Figure 1: Four questions for ensuring legal and ethical data use.
Below, we discuss the evolution of this framework over 15 years of working in the field. We then discuss the four questions in depth, with guidance for addressing each. In addition, we provide examples of how these questions can support decision-making around data use, with a focus on the role of data governance. While we developed the four questions within the U.S. context, and with a focus on public data, this framework is meant to be broadly applicable. Moreover, it offers a simple, digestible way to bring together partners with a diversity of skills and experience in service of building a strong governance and legal foundation to support ethical data use.
Methods
The Four Question Framework has been workshopped over a period of 15 years, since AISP’s inception in 2008. It is informed by hundreds of discussions and presentations with government agencies, university research partnerships, and policymakers; providing training and technical assistance to 55+ data integration efforts; and convening expert workgroups on data governance and legal issues in data sharing and integration. The workgroups employed public deliberation methods to assemble a diverse group of data integration practitioners who collectively have decades of experience developing strong data governance and legal frameworks to support cross-sector data integration.
Public deliberation
As a method, public deliberation requires assembling a diverse group of participants to consider wide-ranging viewpoints through a series of discussions, with the objective to come to an agreement on collective statements and recommendations that incorporate numerous perspectives [4, 5]. In 2016-2017 AISP convened four groups of experts to generate best practices in data sharing and integration across key topics: legal issues, governance, data standards, and technical considerations. All workgroup members were part of established IDS across the U.S. and had experience developing and maintaining cross-sector shared data infrastructure. The governance and legal workgroups supported the development of this Four Question Framework.
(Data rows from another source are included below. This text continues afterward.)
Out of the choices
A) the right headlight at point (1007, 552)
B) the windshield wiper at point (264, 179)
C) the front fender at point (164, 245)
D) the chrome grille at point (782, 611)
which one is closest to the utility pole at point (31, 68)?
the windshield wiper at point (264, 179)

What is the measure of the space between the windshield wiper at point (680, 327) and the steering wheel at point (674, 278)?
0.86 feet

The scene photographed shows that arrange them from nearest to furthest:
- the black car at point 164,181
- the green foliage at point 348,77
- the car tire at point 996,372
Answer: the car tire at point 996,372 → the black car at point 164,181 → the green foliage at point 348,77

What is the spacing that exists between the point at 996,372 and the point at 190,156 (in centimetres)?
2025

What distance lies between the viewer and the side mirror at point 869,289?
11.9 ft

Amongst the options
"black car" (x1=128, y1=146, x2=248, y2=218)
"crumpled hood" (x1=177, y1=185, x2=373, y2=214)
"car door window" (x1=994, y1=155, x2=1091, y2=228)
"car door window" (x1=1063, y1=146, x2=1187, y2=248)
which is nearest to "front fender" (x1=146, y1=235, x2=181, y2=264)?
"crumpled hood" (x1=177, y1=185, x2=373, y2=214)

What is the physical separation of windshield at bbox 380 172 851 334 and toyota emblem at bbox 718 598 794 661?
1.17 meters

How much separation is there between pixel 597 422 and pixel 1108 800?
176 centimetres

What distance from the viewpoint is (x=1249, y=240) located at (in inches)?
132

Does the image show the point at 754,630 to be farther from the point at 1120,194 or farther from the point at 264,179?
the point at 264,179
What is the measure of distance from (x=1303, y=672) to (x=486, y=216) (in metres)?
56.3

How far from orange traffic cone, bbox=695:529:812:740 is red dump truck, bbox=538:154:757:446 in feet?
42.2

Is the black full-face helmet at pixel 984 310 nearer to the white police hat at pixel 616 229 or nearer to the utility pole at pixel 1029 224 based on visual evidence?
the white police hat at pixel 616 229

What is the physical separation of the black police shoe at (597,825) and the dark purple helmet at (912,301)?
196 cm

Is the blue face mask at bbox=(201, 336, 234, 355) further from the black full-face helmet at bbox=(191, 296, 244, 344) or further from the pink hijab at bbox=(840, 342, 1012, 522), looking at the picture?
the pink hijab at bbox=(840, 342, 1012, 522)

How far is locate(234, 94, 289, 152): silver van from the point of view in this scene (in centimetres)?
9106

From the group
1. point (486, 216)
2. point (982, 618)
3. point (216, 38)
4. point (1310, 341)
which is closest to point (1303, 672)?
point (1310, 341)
The expert workgroup tasked with creating best practices for IDS governance included six experts representing a range of professional roles, geographic locations, and data governance structures. Concurrently, AISP convened a similarly diverse group of eight experts in legal issues for data sharing. Both workgroups involved on-going deliberation events for seven months, including a two-day in person meeting, and bi-weekly virtual meetings.
For both workgroups, the in-person public deliberation session included an assigned facilitator and scribe. The lead facilitator created a discussion agenda in partnership with workgroup members. The agenda focused on enduring challenges to data sharing and integration posed by workgroup members. These members collaboratively distilled their combined experiences into practical problem-solving approaches for staff committed to strong governance and legal frameworks to support legal and ethical use of data. Dialogue was facilitated and ideas were captured through meeting notes and then synthesized and agreed upon by workgroup members. These public deliberations resulted in published reports with guidance for navigating the legal, political, and relational challenges of building an IDS, including guidance for effective governance approaches, and an overview of laws pertaining to administrative data reuse [6, 7].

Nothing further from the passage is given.